- [WHAT IS REQUIRED] When the line containing "phylum: Chordata" appears in the listing below, set it down along with each later line through the end, exactly as written, and nothing before it.

· · · ·

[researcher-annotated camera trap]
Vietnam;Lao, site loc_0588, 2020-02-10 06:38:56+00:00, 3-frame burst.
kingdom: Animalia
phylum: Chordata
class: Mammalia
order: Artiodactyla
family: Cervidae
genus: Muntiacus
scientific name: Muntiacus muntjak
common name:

· · · ·

- [FINAL ANSWER]
phylum: Chordata
class: Mammalia
order: Artiodactyla
family: Cervidae
genus: Muntiacus
scientific name: Muntiacus muntjak
common name:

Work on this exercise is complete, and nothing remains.